SUPPLIED DATA =>

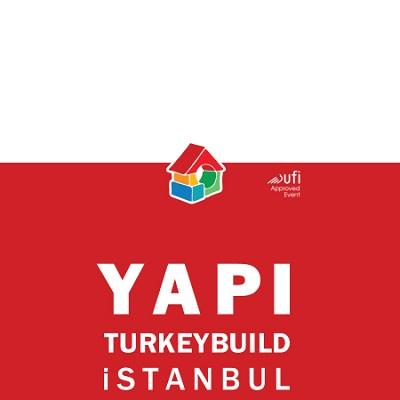 تور نمایشگاه ساختمان استانبول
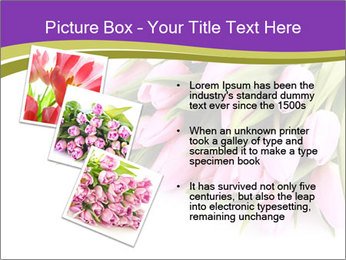 0000061468 PowerPoint Template - Slide 17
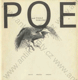 Poe aneb údolí neklidu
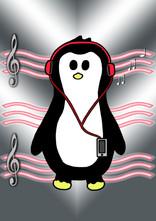 Crafty Penguin Music Design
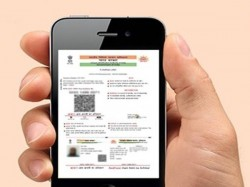 Now Voters Can Track Polling Station Through Chunavana App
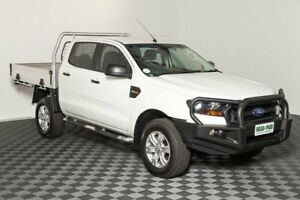 2015 Ford Ranger PX MkII XL Double Cab White 6 Speed Sports Automatic Cab Chassis Acacia Ridge Brisbane South West Preview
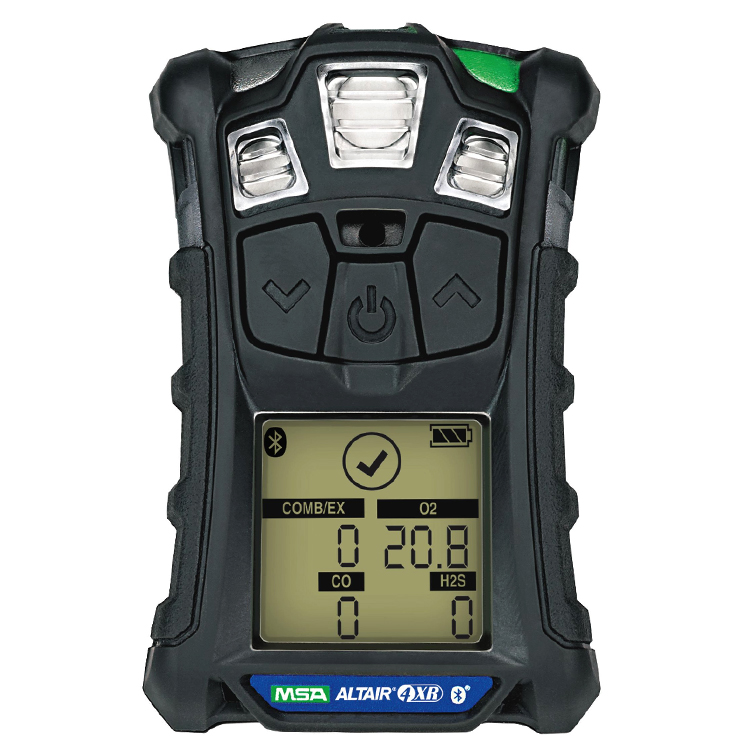 Altair4XR_MultiGas_MSA_Safety_ElectrogasMonitors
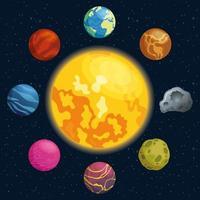 planeten rond van zon, ruimtepictogrammen vector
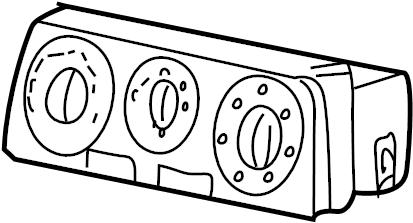Jaguar X-Type Hvac temperature control panel. W/o auto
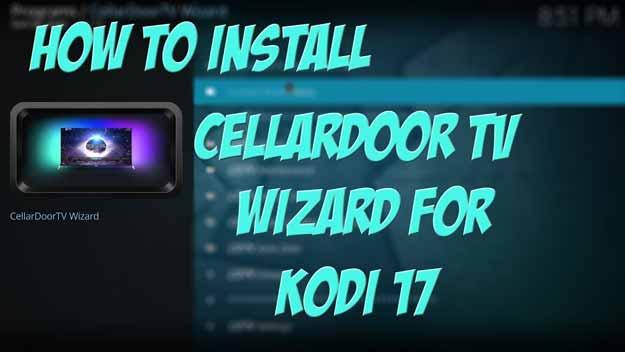 cellardoor tv kodi wizard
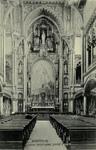 Montreal – L'Eglise Notre Dame Sacré Coeur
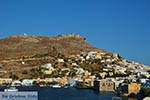 JustGreece.com Agia Marina - Island of Leros - Dodecanese islands Photo 43 - Foto van JustGreece.com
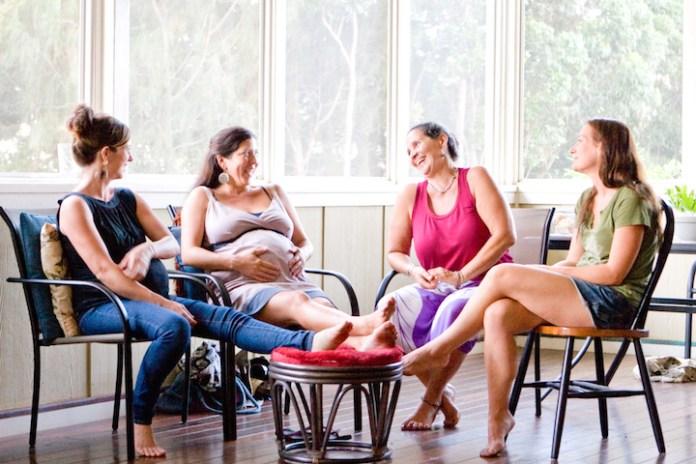 Maui women meeting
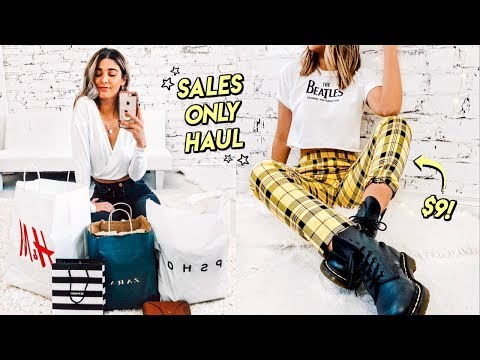 Shopping ONLY Sales…  Zara, H&M, Topshop SALE HAUL ☆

EXERCISE REQUIREMENTS =>
Repeat the listing above exactly, omitting the pictures it contains.

EXPECTED ANSWER =>
 تور نمایشگاه ساختمان استانبول
 0000061468 PowerPoint Template - Slide 17
 Poe aneb údolí neklidu
 Crafty Penguin Music Design
 Now Voters Can Track Polling Station Through Chunavana App
 2015 Ford Ranger PX MkII XL Double Cab White 6 Speed Sports Automatic Cab Chassis Acacia Ridge Brisbane South West Preview
 Altair4XR_MultiGas_MSA_Safety_ElectrogasMonitors
 planeten rond van zon, ruimtepictogrammen vector
Jaguar X-Type Hvac temperature control panel. W/o auto
 cellardoor tv kodi wizard
 Montreal – L'Eglise Notre Dame Sacré Coeur
 JustGreece.com Agia Marina - Island of Leros - Dodecanese islands Photo 43 - Foto van JustGreece.com
 Maui women meeting
 Shopping ONLY Sales…  Zara, H&M, Topshop SALE HAUL ☆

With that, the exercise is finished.